Jaguar Land Rover, Britain’s home car maker, has frequently been linked with sourcing batteries from a new gigafactory off the M5 motorway, and talk has emerged now from JLR owner Tata about building its own gigafactory “in Europe”. Not a customer for Britishvolt, in other words, and a partnership between the pair never even entered the rumour mill. That said, there's some irony in Tata's name now being linked with buying the Britishvolt site from the administrators. With the British-built Range Rover EV due within the next two years, it now seems certain that its batteries will come from abroad. 

Nissan’s vast Sunderland factory is located next to a gigafactory, Envision AESC’s – the one major bit of good gigafactory news thus far in the UK, so that’s Nissan crossed off the list of potential customers, despite it building EVs close to Britishvolt's Blyth site.

Toyota has yet to commit to its electric car manufacturing plans in the UK - if there are to be any - but it’s hard to imagine the scenario where a company of Toyota's global scale and procurement potential sources batteries for volume models from a British start-up in an increasingly isolated country for automotive manufacturing. 

Mini will not build next-generation electric cars in the UK before the facelifted Cooper in 2027/28, so too late anyway for Britishvolt's planned ramp-up in the middle of the decade. Finally, it always felt an unlikely scenario for cost-obsessed Stellantis chief Carlos Tavares to put his trust in Britishvolt for Brit-built electric van batteries in this risky launch phase.

Beyond having no customers, Britishvolt didn't seem to have any killer technology or IP on batteries that it could call its own, at least that we knew of or companies were prepared to invest in. It was a few years behind another European start-up Northvolt, which is producing batteries already - and its customers include BMW and Volkswagen. It was too late to the party.

All Britishvolt seemed to have was government backing, and a site widely regarded as the UK's best for producing batteries, given its proximity to offshore renewable energy and a deep sea port. Yet even with the backing, the costs to ramp up were simply too enormous: wages are high relative to other UK countries, energy costs remain high too and a supply chain needed to be created. With no customers providing the pot of gold at the end of the rainbow, it's that word inevitable again.

Britishvolt was due to provide the capacity for around a third of the capacity needed for making batteries in this country by 2030 with 30GWh, while Envision would pump out slightly more at 38GWh. A site in Coventry for the West Midlands Gigafactory project has planning permission and claims to have funding but as yet no government backing, without which its 60GWh capacity, twice that of Britishvolt, will not get past the planning stage. It’s hard to see that gigafactory’s route to market. 

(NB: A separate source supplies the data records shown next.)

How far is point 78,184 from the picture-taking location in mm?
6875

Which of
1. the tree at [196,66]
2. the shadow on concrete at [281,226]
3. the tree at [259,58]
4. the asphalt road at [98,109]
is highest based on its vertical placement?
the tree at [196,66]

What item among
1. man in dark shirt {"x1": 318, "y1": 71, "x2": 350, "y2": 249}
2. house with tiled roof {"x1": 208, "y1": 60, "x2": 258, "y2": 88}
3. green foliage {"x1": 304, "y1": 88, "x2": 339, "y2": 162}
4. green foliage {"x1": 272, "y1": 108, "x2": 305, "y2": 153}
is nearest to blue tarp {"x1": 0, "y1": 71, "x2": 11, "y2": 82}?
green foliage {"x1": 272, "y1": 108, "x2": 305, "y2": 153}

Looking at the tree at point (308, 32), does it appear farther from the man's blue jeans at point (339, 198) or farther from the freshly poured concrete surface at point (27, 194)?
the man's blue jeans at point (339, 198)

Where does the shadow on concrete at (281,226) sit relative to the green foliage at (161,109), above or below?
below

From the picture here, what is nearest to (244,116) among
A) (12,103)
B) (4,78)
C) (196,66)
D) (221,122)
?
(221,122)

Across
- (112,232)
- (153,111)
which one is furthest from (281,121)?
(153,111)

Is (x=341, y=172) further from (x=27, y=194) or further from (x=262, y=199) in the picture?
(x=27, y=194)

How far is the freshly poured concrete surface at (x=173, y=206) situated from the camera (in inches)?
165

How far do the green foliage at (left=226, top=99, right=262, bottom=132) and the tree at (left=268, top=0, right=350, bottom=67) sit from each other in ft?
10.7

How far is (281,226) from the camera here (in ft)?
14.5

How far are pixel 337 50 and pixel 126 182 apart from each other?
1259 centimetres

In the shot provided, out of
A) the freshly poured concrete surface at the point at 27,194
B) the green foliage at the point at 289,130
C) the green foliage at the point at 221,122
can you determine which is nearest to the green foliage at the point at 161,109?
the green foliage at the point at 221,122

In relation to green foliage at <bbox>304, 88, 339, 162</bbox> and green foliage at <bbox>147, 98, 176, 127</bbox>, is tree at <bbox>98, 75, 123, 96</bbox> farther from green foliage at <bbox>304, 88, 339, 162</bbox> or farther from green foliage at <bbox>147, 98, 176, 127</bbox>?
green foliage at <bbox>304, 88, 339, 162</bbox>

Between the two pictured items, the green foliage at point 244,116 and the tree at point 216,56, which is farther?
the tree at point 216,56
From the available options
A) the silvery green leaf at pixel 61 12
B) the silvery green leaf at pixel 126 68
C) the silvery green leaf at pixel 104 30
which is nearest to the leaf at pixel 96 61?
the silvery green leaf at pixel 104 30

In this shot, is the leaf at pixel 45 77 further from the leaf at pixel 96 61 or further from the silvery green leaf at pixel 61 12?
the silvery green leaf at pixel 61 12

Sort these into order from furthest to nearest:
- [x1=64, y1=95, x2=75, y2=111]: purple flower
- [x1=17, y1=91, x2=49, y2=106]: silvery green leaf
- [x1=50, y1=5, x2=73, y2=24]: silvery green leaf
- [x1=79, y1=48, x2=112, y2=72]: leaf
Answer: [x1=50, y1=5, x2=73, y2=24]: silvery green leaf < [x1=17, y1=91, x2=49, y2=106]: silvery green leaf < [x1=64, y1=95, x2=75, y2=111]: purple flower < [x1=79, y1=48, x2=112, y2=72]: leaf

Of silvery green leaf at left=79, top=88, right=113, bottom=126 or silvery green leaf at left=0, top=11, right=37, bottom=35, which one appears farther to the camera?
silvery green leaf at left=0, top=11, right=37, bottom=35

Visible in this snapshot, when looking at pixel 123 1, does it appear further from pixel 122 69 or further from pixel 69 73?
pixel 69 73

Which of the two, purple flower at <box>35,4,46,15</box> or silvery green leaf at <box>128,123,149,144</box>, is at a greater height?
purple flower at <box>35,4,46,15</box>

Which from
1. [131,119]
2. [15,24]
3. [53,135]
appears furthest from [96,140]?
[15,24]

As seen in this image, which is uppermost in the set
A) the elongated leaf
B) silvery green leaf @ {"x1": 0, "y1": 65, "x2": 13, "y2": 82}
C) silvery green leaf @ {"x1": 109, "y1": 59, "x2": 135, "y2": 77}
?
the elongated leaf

Even the sale of the Britishvolt site from administration doesn't even mean it will go to another would-be gigafactory maker; the highest bidder could come from any industry. 

"If the government does not move to back our site, and others, the country will be left behind the rest of the world when I believe we could, and should, be world leading," said councillor Jim O’Boyle cabinet member for jobs, regeneration and climate change at Coventry City Council. “It is essential to create the right conditions to attract battery manufacturers to invest and support the large-scale industrialisation for an electrified UK in the future."

The UK has legally binding targets around reducing CO2 emissions and developing a mass manufacturing industry for electric vehicles is key to this. The cold truth right now is that the UK is not the most attractive country to be making such investments in. Until that changes, the future of car manufacturing in this country is on the clock. A proper government strategy to stop that time running out is needed, and fast.